Make contributions to related upstream projects. We have made contributions to many projects, such as: Spark, Linux Kernel, Kuryr-kubernetes, Octavia, Neutron, Kubernetes, OpenShift Installer, Cluster Network Operator, Gophercloud, Terraform, …
Participate in upstream community gatherings, such as KubeConf or Open Infrastructure Summit. Even having some talks related to our contributions to Kuryr.
Participate in events to foster open source contributions such as DevConf
Get involved on the Outreachy program (https://www.outreachy.org/) to mentor interns of underrepresented minorities onto the Open Source Way and their upstream communities.

Example of success stories:

The process for partners not usually following this model is usually longer than for partners already familiar with this process (such as Red Hat or IBM). However, with the main objective of increase adoption/impact as well as maintainability after the project ends, many partners had onboarded on this and targeted open source communities for their components, following the similar existing projects (e.g., Sandbox projects), as well as the current standards for software development and deployment.
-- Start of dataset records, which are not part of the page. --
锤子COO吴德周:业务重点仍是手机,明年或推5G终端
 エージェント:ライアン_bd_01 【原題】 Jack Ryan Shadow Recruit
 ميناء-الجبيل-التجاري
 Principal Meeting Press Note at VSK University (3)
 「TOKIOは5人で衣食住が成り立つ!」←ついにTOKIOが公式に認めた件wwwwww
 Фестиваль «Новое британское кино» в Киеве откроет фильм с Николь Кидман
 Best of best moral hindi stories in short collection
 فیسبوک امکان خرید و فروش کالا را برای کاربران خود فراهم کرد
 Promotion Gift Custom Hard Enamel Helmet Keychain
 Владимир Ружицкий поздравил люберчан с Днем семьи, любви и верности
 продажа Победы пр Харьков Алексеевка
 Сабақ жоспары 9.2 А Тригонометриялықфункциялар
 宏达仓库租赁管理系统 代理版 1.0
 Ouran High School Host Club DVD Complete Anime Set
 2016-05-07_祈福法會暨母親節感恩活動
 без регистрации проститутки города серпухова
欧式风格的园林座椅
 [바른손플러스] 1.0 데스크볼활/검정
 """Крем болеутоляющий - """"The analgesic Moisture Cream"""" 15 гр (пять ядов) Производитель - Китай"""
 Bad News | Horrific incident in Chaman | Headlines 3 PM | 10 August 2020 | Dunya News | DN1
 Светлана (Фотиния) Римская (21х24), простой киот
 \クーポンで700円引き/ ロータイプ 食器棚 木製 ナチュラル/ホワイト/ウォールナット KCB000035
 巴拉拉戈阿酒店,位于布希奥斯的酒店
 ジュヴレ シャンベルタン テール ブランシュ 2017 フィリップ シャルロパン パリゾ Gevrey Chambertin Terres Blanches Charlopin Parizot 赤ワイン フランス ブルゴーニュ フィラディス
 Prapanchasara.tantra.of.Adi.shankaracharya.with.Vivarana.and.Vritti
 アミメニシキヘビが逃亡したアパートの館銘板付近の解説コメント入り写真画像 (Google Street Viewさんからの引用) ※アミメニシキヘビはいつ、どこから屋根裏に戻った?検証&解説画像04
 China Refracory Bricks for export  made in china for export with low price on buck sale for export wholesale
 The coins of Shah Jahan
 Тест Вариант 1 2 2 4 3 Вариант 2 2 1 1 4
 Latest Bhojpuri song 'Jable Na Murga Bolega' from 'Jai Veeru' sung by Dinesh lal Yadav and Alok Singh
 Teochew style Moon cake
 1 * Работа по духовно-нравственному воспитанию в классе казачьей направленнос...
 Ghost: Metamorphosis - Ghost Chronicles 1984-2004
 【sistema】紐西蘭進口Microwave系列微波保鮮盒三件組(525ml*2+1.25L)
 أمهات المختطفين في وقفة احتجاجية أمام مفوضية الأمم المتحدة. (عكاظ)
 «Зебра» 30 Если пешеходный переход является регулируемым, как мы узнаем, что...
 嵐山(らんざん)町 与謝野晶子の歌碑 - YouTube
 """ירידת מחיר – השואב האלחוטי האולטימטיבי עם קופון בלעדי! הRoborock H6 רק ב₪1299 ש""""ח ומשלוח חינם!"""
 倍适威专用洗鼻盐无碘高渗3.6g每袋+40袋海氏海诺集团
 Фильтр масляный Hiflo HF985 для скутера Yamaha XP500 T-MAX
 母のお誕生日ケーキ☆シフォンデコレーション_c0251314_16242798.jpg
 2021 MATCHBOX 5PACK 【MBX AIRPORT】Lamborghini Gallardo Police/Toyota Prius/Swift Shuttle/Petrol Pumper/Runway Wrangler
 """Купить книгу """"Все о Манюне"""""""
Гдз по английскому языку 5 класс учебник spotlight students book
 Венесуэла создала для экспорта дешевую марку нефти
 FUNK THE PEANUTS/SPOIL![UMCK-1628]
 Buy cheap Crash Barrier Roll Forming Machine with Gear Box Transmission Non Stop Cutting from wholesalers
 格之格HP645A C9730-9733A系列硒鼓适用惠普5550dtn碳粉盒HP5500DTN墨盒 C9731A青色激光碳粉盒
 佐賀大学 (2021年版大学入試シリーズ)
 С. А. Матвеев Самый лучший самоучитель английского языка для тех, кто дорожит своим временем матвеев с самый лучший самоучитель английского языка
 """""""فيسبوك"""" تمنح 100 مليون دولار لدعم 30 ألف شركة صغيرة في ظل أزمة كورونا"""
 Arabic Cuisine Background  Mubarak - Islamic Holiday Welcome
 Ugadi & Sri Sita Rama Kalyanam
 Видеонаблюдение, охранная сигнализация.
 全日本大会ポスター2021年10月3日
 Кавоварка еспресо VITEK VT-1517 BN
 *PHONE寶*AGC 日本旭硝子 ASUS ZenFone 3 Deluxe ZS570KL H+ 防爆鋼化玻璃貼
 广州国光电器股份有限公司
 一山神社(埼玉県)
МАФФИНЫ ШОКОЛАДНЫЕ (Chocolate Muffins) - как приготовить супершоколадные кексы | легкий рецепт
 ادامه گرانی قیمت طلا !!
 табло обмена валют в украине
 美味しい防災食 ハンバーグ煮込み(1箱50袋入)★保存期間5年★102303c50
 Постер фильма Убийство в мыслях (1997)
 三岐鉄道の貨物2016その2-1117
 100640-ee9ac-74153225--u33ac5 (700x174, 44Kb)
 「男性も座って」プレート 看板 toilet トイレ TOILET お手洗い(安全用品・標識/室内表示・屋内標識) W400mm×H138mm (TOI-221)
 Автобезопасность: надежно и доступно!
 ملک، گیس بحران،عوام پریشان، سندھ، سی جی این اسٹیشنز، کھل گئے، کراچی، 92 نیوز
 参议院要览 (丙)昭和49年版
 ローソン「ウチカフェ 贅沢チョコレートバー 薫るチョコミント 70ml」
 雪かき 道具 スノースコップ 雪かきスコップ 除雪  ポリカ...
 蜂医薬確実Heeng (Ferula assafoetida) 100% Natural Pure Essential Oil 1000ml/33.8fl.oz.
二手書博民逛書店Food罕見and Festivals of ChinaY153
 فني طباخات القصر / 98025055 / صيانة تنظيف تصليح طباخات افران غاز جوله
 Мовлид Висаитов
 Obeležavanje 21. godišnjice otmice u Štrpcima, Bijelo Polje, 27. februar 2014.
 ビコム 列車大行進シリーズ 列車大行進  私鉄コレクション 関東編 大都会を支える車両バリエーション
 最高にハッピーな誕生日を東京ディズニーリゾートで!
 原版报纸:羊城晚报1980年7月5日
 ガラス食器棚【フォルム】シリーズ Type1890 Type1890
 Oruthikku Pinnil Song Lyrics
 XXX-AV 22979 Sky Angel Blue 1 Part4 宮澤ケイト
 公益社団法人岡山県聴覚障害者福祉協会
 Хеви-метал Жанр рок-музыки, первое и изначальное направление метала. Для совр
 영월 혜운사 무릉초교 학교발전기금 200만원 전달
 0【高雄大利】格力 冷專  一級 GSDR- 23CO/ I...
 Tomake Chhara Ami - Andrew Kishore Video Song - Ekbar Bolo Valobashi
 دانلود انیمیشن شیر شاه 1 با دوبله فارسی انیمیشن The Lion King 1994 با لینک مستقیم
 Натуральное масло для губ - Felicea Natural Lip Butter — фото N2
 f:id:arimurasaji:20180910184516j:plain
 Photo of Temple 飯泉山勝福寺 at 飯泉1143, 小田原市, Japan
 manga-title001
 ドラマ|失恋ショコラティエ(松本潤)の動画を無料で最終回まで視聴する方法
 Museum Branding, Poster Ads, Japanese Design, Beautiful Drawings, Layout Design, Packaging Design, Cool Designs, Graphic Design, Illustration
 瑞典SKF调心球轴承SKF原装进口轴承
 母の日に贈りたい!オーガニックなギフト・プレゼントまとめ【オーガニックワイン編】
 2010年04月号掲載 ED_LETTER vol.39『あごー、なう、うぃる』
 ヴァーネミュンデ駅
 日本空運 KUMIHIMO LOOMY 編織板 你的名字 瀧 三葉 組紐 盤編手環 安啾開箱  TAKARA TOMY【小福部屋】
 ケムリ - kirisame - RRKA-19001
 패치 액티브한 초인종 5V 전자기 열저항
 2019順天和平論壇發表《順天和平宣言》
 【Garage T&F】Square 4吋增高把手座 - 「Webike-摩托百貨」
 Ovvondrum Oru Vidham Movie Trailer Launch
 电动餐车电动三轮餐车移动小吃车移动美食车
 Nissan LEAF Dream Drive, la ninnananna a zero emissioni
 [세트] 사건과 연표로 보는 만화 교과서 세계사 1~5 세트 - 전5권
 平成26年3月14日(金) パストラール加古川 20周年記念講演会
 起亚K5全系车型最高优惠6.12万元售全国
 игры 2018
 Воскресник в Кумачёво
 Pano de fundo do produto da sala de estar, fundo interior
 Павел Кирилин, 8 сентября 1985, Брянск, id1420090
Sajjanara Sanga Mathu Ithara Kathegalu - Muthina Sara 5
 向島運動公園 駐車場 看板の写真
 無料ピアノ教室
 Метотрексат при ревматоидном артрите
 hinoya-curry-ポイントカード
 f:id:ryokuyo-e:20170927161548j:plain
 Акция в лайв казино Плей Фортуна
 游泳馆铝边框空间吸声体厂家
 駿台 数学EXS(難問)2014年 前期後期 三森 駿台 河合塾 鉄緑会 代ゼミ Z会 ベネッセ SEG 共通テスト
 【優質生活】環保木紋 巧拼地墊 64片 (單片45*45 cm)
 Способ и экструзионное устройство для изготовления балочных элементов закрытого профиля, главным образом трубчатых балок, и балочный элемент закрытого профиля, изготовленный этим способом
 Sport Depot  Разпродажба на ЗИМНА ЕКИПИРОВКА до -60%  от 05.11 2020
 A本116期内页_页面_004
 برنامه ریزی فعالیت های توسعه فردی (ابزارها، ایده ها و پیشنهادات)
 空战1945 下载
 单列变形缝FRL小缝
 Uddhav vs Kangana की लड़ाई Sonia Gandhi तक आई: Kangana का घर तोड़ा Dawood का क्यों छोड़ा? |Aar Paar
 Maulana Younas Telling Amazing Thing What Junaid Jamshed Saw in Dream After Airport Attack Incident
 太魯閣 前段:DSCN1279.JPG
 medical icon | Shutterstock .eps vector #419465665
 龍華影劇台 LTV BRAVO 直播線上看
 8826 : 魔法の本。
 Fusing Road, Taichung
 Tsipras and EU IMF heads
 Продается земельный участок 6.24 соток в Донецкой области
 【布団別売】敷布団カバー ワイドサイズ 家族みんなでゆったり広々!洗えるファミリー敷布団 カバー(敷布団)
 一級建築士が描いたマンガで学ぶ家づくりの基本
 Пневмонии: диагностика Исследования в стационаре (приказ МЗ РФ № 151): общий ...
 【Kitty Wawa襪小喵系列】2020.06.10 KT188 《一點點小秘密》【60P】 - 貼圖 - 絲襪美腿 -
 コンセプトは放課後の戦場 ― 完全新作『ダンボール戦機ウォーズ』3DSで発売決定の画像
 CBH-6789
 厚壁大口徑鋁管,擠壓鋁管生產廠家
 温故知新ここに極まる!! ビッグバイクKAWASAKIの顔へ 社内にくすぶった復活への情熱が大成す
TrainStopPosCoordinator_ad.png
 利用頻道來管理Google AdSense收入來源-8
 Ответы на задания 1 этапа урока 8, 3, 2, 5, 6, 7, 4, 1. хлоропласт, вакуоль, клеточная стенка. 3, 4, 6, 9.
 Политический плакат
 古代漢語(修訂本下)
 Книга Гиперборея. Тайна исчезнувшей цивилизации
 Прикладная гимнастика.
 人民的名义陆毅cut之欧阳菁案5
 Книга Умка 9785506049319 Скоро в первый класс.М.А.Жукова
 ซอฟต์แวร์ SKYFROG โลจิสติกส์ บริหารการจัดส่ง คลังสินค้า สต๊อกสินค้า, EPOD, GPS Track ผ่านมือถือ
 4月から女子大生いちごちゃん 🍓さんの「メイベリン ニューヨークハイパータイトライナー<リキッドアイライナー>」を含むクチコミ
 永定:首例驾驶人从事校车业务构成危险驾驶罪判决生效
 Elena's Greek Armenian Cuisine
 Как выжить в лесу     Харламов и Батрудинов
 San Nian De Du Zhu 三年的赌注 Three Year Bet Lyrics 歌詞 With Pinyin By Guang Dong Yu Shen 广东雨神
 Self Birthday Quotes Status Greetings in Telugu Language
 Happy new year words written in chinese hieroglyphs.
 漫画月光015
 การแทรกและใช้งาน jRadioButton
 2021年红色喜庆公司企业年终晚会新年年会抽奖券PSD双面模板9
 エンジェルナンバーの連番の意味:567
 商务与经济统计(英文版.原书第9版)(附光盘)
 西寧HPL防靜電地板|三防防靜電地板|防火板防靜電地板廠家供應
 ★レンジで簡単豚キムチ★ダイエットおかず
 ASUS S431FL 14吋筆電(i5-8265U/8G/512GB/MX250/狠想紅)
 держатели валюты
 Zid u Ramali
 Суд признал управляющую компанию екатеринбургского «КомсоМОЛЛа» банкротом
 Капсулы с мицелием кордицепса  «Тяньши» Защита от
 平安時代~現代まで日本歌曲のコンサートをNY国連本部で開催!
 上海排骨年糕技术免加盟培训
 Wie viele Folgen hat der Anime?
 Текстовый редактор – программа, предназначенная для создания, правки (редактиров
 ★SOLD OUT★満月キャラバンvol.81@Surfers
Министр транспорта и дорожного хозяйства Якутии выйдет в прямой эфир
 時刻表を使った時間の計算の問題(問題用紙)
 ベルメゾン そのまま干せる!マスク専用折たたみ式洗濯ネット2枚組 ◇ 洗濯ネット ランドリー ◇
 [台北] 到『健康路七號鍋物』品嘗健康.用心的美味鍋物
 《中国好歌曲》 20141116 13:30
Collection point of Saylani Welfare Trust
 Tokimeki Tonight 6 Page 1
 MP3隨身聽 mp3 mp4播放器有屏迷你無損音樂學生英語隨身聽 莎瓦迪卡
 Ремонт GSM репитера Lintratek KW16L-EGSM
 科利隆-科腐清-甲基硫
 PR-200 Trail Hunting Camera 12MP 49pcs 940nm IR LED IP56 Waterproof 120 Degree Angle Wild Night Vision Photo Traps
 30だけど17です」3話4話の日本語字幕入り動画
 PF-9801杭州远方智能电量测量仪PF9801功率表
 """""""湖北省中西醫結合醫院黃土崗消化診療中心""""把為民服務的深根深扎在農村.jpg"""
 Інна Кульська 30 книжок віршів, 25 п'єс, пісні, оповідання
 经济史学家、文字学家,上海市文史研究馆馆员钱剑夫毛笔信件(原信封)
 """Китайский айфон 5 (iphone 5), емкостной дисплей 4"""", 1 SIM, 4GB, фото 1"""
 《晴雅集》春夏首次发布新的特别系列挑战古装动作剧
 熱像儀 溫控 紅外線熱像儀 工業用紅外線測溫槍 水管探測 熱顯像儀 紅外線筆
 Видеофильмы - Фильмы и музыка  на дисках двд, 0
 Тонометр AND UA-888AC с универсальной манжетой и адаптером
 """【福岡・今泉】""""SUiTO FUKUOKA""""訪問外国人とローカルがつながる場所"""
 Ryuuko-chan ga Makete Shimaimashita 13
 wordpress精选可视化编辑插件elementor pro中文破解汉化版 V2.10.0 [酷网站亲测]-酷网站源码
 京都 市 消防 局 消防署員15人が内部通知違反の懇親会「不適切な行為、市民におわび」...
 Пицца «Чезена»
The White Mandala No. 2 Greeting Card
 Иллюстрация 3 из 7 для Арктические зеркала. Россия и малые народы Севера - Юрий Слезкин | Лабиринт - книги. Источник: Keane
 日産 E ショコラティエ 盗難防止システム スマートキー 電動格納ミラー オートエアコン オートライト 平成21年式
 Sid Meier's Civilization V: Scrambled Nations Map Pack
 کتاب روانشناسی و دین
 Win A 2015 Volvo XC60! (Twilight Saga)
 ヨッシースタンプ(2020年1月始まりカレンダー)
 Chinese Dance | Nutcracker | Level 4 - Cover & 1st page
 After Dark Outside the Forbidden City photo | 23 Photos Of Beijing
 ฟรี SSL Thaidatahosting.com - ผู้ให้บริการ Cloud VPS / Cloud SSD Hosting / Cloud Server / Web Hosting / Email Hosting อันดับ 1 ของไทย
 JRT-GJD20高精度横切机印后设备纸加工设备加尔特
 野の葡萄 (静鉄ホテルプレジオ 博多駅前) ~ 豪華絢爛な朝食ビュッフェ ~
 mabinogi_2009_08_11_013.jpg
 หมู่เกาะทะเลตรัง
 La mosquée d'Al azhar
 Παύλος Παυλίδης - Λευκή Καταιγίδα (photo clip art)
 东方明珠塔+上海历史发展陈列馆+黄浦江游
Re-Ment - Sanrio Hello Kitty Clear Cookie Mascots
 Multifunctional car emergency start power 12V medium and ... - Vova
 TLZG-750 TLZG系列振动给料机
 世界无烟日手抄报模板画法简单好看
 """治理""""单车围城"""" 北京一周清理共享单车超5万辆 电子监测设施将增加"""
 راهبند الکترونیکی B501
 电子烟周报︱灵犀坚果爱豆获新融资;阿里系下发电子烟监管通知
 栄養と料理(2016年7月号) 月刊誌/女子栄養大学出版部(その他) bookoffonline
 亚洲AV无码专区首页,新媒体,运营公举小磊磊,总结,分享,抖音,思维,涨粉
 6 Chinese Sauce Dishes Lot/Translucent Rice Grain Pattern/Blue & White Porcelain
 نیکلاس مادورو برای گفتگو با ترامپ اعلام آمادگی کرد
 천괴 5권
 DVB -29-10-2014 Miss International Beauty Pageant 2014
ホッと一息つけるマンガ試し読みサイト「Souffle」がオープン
Even though this process takes time, and full open source contribution could happen actually after the project finishes, some outstanding contributions has already been made:

Open Source contributions to many projects, already merged upstream: Spark, Linux Kernel, Kuryr-kubernetes, Octavia, Neutron, Kubernetes, OpenShift Installer, Cluster Network Operator, Gophercloud, Terraform, …
Components developed with Sandbox projects in mind, like Triple Monitoring Engine which is managed and deployed through an operator. This allows easy deployment and testing of the component by other projects/people, and if it receives enough attention (github starts) it could eventually make it as a new component there — probably after some extra functionality is provided by extra contributors to make it more general and flexible for different use cases.

To conclude this blog post, there is another example of a success story that happened in a previous project, and where upstream contributions were finalized after the project finished. It was at the Orbit EU project. In this case, the feature to implement was “post-copy live migration of VMs” and it required modifications at the different level of the stack (from lower to upper layers):

Modifications at the Linux Kernel for virtual pages management
Modifications at the Qemu level to make use of the new kernel functionality and offer the new migration option
Modifications at Libvirt level to orchestrate the migration level based on the Qemu functionality
Modifications at the OpenStack (Nova) level to make use of the new live migration feature exposed by Libvirt

In this development, and during the time frame of that project, Red Hat completed and upstreamed the features for the first two layers (Kernel and Qemu). However, Red Hat also collaborated with Umea University and helped them in the development of Libvirt and OpenStack extensions. Red Hat mentored the people involved from Umea University in the way to approach both Libvirt and OpenStack communities to get the features merged upstream. This eventually happened right after the project finished (less than half a year after). This has ensured the feature is still supported by OpenStack (more than 4 years after) and many users/customers around the world could rely on them (some even transparently) on a daily basis.

Conclusions

More and more companies are adopting the Open Source development model. A lot of the innovation in the world is happening in the Open. The European Open Source Initiative is a way to onboard more and more companies and researchers on this journey, to ease their way in, and to benefit as a society from collaboration and transparency. We believe in this model and we are pushing to make it widely acceptable.